You live-trap, anesthetize, and measure one hundred forty-three black bears. The measurements are total length and head length (Length, Head.L), total weight and head weight (Weight, Head.W), and neck girth and chest girth (Neck.G, Chest.G). You wish to classify these 143 bears as small, medium-sized, or large bears. You know that the second, seventy-eighth, and fifteenth bears in the sample are typical of the three respective categories. First, you create an initial partition column with the three seed bears designated as 1 = small, 2 = medium-sized, 3 = large, and with the remaining bears as 0 (unknown) to indicate initial cluster membership. Then you perform K-means clustering and store the cluster membership in a column named BearSize.
1 Open the worksheet BEARS.MTW.
2 To create the initial partition column, choose Calc > Make Patterned Data > Simple Set of Numbers.
3 In Store patterned data in, enter Initial for the storage column name.
4 In both From first value and From last value, enter 0.
5 In List each value, enter 143. Click OK.
6 Go to the Data window and enter 1, 2, and 3 in the second, seventy-eighth, and fifteenth rows, respectively, of the column named Initial.
7 Choose Stat > Multivariate > Cluster K-Means.
8 In Variables, enter 'Head.L'-Weight.
9 Under Specify Partition by, choose Initial partition column and enter Initial.
10 Check Standardize variables.
11 Click Storage. In Cluster membership column, enter BearSize.

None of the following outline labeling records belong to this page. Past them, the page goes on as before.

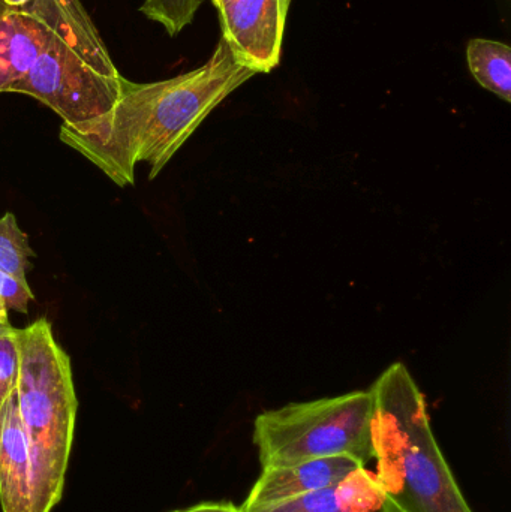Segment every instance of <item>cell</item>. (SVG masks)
Wrapping results in <instances>:
<instances>
[{
    "label": "cell",
    "mask_w": 511,
    "mask_h": 512,
    "mask_svg": "<svg viewBox=\"0 0 511 512\" xmlns=\"http://www.w3.org/2000/svg\"><path fill=\"white\" fill-rule=\"evenodd\" d=\"M8 6H12V8H23V6L29 5L33 0H3Z\"/></svg>",
    "instance_id": "17"
},
{
    "label": "cell",
    "mask_w": 511,
    "mask_h": 512,
    "mask_svg": "<svg viewBox=\"0 0 511 512\" xmlns=\"http://www.w3.org/2000/svg\"><path fill=\"white\" fill-rule=\"evenodd\" d=\"M242 512H393L386 495L378 484L377 477L366 468L351 472L345 480L305 493L296 498L260 507L240 510Z\"/></svg>",
    "instance_id": "10"
},
{
    "label": "cell",
    "mask_w": 511,
    "mask_h": 512,
    "mask_svg": "<svg viewBox=\"0 0 511 512\" xmlns=\"http://www.w3.org/2000/svg\"><path fill=\"white\" fill-rule=\"evenodd\" d=\"M32 248L26 234L20 230L14 213H6L0 218V270L9 276L26 280L32 264Z\"/></svg>",
    "instance_id": "12"
},
{
    "label": "cell",
    "mask_w": 511,
    "mask_h": 512,
    "mask_svg": "<svg viewBox=\"0 0 511 512\" xmlns=\"http://www.w3.org/2000/svg\"><path fill=\"white\" fill-rule=\"evenodd\" d=\"M173 512H242L236 505L231 502H204V504L194 505V507L186 508Z\"/></svg>",
    "instance_id": "16"
},
{
    "label": "cell",
    "mask_w": 511,
    "mask_h": 512,
    "mask_svg": "<svg viewBox=\"0 0 511 512\" xmlns=\"http://www.w3.org/2000/svg\"><path fill=\"white\" fill-rule=\"evenodd\" d=\"M291 0H233L218 9L222 41L246 68L269 74L281 62Z\"/></svg>",
    "instance_id": "6"
},
{
    "label": "cell",
    "mask_w": 511,
    "mask_h": 512,
    "mask_svg": "<svg viewBox=\"0 0 511 512\" xmlns=\"http://www.w3.org/2000/svg\"><path fill=\"white\" fill-rule=\"evenodd\" d=\"M35 298L27 280L17 279L0 270V303L6 310H15L18 313L29 312V303Z\"/></svg>",
    "instance_id": "15"
},
{
    "label": "cell",
    "mask_w": 511,
    "mask_h": 512,
    "mask_svg": "<svg viewBox=\"0 0 511 512\" xmlns=\"http://www.w3.org/2000/svg\"><path fill=\"white\" fill-rule=\"evenodd\" d=\"M74 2L33 0L12 8L0 0V95L29 72Z\"/></svg>",
    "instance_id": "7"
},
{
    "label": "cell",
    "mask_w": 511,
    "mask_h": 512,
    "mask_svg": "<svg viewBox=\"0 0 511 512\" xmlns=\"http://www.w3.org/2000/svg\"><path fill=\"white\" fill-rule=\"evenodd\" d=\"M0 504L3 512H33L29 442L15 391L0 409Z\"/></svg>",
    "instance_id": "9"
},
{
    "label": "cell",
    "mask_w": 511,
    "mask_h": 512,
    "mask_svg": "<svg viewBox=\"0 0 511 512\" xmlns=\"http://www.w3.org/2000/svg\"><path fill=\"white\" fill-rule=\"evenodd\" d=\"M467 60L480 86L503 101H511V50L503 42L476 38L468 42Z\"/></svg>",
    "instance_id": "11"
},
{
    "label": "cell",
    "mask_w": 511,
    "mask_h": 512,
    "mask_svg": "<svg viewBox=\"0 0 511 512\" xmlns=\"http://www.w3.org/2000/svg\"><path fill=\"white\" fill-rule=\"evenodd\" d=\"M233 2V0H212L213 5H215L216 9L221 8V6L227 5V3Z\"/></svg>",
    "instance_id": "19"
},
{
    "label": "cell",
    "mask_w": 511,
    "mask_h": 512,
    "mask_svg": "<svg viewBox=\"0 0 511 512\" xmlns=\"http://www.w3.org/2000/svg\"><path fill=\"white\" fill-rule=\"evenodd\" d=\"M125 83L86 9L75 0L32 68L6 93L32 96L62 117L63 125H80L108 113Z\"/></svg>",
    "instance_id": "4"
},
{
    "label": "cell",
    "mask_w": 511,
    "mask_h": 512,
    "mask_svg": "<svg viewBox=\"0 0 511 512\" xmlns=\"http://www.w3.org/2000/svg\"><path fill=\"white\" fill-rule=\"evenodd\" d=\"M17 343L15 393L29 442L33 512H51L62 499L77 420L71 360L45 318L17 328Z\"/></svg>",
    "instance_id": "3"
},
{
    "label": "cell",
    "mask_w": 511,
    "mask_h": 512,
    "mask_svg": "<svg viewBox=\"0 0 511 512\" xmlns=\"http://www.w3.org/2000/svg\"><path fill=\"white\" fill-rule=\"evenodd\" d=\"M8 310H6V307L3 306L2 303H0V325H6L9 324L8 322Z\"/></svg>",
    "instance_id": "18"
},
{
    "label": "cell",
    "mask_w": 511,
    "mask_h": 512,
    "mask_svg": "<svg viewBox=\"0 0 511 512\" xmlns=\"http://www.w3.org/2000/svg\"><path fill=\"white\" fill-rule=\"evenodd\" d=\"M365 468L351 457H326L291 466L263 469L240 510L260 507L326 489L345 480L351 472Z\"/></svg>",
    "instance_id": "8"
},
{
    "label": "cell",
    "mask_w": 511,
    "mask_h": 512,
    "mask_svg": "<svg viewBox=\"0 0 511 512\" xmlns=\"http://www.w3.org/2000/svg\"><path fill=\"white\" fill-rule=\"evenodd\" d=\"M377 481L396 512H473L432 432L425 396L392 364L371 387Z\"/></svg>",
    "instance_id": "2"
},
{
    "label": "cell",
    "mask_w": 511,
    "mask_h": 512,
    "mask_svg": "<svg viewBox=\"0 0 511 512\" xmlns=\"http://www.w3.org/2000/svg\"><path fill=\"white\" fill-rule=\"evenodd\" d=\"M255 75L221 39L200 68L156 83L126 80L108 113L60 126V141L120 188L134 185L135 168L143 162L155 179L206 117Z\"/></svg>",
    "instance_id": "1"
},
{
    "label": "cell",
    "mask_w": 511,
    "mask_h": 512,
    "mask_svg": "<svg viewBox=\"0 0 511 512\" xmlns=\"http://www.w3.org/2000/svg\"><path fill=\"white\" fill-rule=\"evenodd\" d=\"M371 390L290 403L255 418L254 444L263 469L326 457L374 460Z\"/></svg>",
    "instance_id": "5"
},
{
    "label": "cell",
    "mask_w": 511,
    "mask_h": 512,
    "mask_svg": "<svg viewBox=\"0 0 511 512\" xmlns=\"http://www.w3.org/2000/svg\"><path fill=\"white\" fill-rule=\"evenodd\" d=\"M203 0H144L140 11L176 36L192 23Z\"/></svg>",
    "instance_id": "13"
},
{
    "label": "cell",
    "mask_w": 511,
    "mask_h": 512,
    "mask_svg": "<svg viewBox=\"0 0 511 512\" xmlns=\"http://www.w3.org/2000/svg\"><path fill=\"white\" fill-rule=\"evenodd\" d=\"M20 372V354H18L17 328L0 325V409L17 388Z\"/></svg>",
    "instance_id": "14"
}]
</instances>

12 Click OK in each dialog box.
Session window output
K-means Cluster Analysis: Head.L, Head.W, Neck.G, Length, Chest.G, Weight
Standardized Variables
Final Partition
Number of clusters: 3
Within Average Maximum cluster distance distance Number of sum of from from observations squares centroid centroid Cluster1 41 63.075 1.125 2.488 Cluster2 67 78.947 0.997 2.048 Cluster3 35 65.149 1.311 2.449
Cluster Centroids
Grand Variable Cluster1 Cluster2 Cluster3 centroid Head.L -1.0673 0.0126 1.2261 -0.0000 Head.W -0.9943 -0.0155 1.1943 0.0000 Neck.G -1.0244 -0.1293 1.4476 -0.0000 Length -1.1399 0.0614 1.2177 0.0000 Chest.G -1.0570 -0.0810 1.3932 -0.0000 Weight -0.9460 -0.2033 1.4974 -0.0000
Distances Between Cluster Centroids
Cluster1 Cluster2 Cluster3 Cluster1 0.0000 2.4233 5.8045 Cluster2 2.4233 0.0000 3.4388 Cluster3 5.8045 3.4388 0.0000 |
K-means clustering classified the 143 bears as 41 small bears, 67 medium-size bears, and 35 large bears. Minitab displays, in the first table, the number of observations in each cluster, the within cluster sum of squares, the average distance from observation to the cluster centroid, and the maximum distance of observation to the cluster centroid. In general, a cluster with a small sum of squares is more compact than one with a large sum of squares. The centroid is the vector of variable means for the observations in that cluster and is used as a cluster midpoint.
The centroids for the individual clusters are displayed in the second table while the third table gives distances between cluster centroids.
The column BearSize contains the cluster designations.